When comparing RMs people usually forget that RM is not only about clinician to developer communication, once the developer gets his/her hands on the clinical model based on the RM, RM is supposed to improve communication to computers just as well as it has improved communication to clinicians. This is where most efforts fail. If you design your reference model with a very strong focus on human to human communication, diminishing the computability of RM to the point of computer readable (read: XML), you’re going to miss many advantages of an RM that can talk to computer languages better than yours. There are factors such as the granularity of data types, the level of abstractness of top level concepts, and the extend to which object oriented concepts are used. These factors determine how successful your RM will fit into programming language concepts, in other words, languages of computers, also spoken by developers.

openEHR RM has a good balance that lets it sit at a good point between developers (read: machine language speakers) and clinicians. You get too close to developers on that imaginary line, the clinicians lose their ability to express their requirements. You get too close to clinicians, the computers can’t understand what they’re being told. You have to have an RM that sits on the sweet spot.

Every other tool that sits on the RM can be written for other RMs, code generation, persistence, clinical modelling tools, you name it.
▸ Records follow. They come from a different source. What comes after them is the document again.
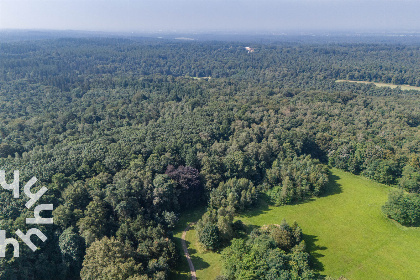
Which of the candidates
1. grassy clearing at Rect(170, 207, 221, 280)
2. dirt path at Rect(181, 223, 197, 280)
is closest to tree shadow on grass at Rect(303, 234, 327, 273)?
grassy clearing at Rect(170, 207, 221, 280)

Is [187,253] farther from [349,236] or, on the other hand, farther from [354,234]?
[354,234]

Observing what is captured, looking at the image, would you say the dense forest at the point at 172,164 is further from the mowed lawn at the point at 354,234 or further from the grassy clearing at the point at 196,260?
the mowed lawn at the point at 354,234

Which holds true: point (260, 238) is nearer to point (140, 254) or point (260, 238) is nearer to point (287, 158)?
point (140, 254)

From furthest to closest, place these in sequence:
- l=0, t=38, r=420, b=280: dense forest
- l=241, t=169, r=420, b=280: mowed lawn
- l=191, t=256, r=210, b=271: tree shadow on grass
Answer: l=241, t=169, r=420, b=280: mowed lawn, l=191, t=256, r=210, b=271: tree shadow on grass, l=0, t=38, r=420, b=280: dense forest

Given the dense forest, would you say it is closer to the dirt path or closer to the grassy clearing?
the grassy clearing

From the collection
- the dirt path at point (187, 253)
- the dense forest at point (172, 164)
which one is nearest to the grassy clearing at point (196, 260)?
the dirt path at point (187, 253)

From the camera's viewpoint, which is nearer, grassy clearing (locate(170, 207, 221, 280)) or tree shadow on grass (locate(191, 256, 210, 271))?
grassy clearing (locate(170, 207, 221, 280))

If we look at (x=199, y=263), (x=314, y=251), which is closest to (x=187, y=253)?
(x=199, y=263)
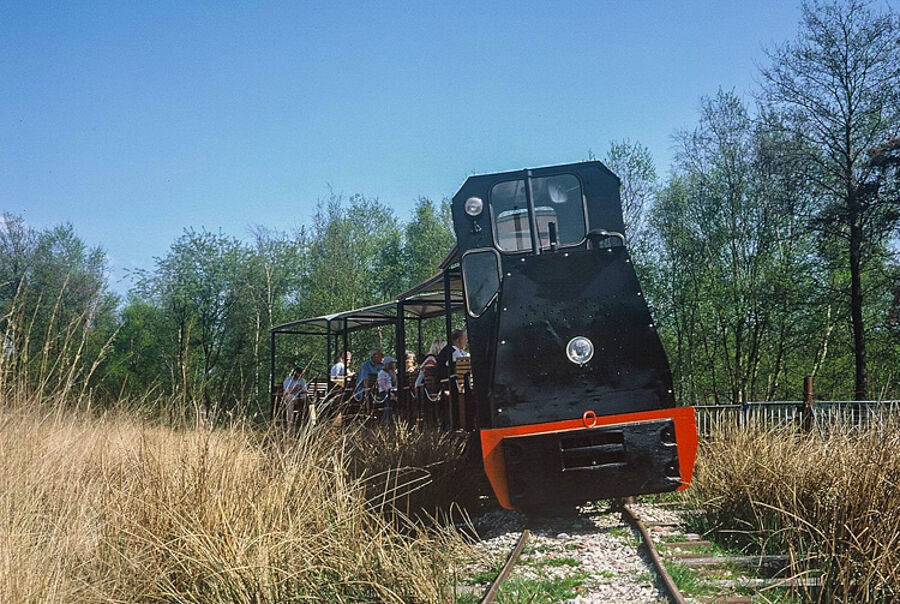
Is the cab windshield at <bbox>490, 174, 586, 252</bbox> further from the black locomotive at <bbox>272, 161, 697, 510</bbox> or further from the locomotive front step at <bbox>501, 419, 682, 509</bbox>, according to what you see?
the locomotive front step at <bbox>501, 419, 682, 509</bbox>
The one that will succeed is the one that is build on the right RM. This, my friends, is why RM is the most precious asset of openEHR. It has been tested by lots of clinicians and developers, and it has been implemented in many computer languages. Most criticism comes from other methods that are either closer to developers, or to developers.

I am not saying that openEHR RM is the best it can be, because I am not qualified to make these kinds of big statements, but personally I have not seen any other alternative that performs as well. Please give this approach some thought, and think where your approach is putting you on the imaginary line I’ve defined. If you think you’re at a better position than what openRM provides, please let me know!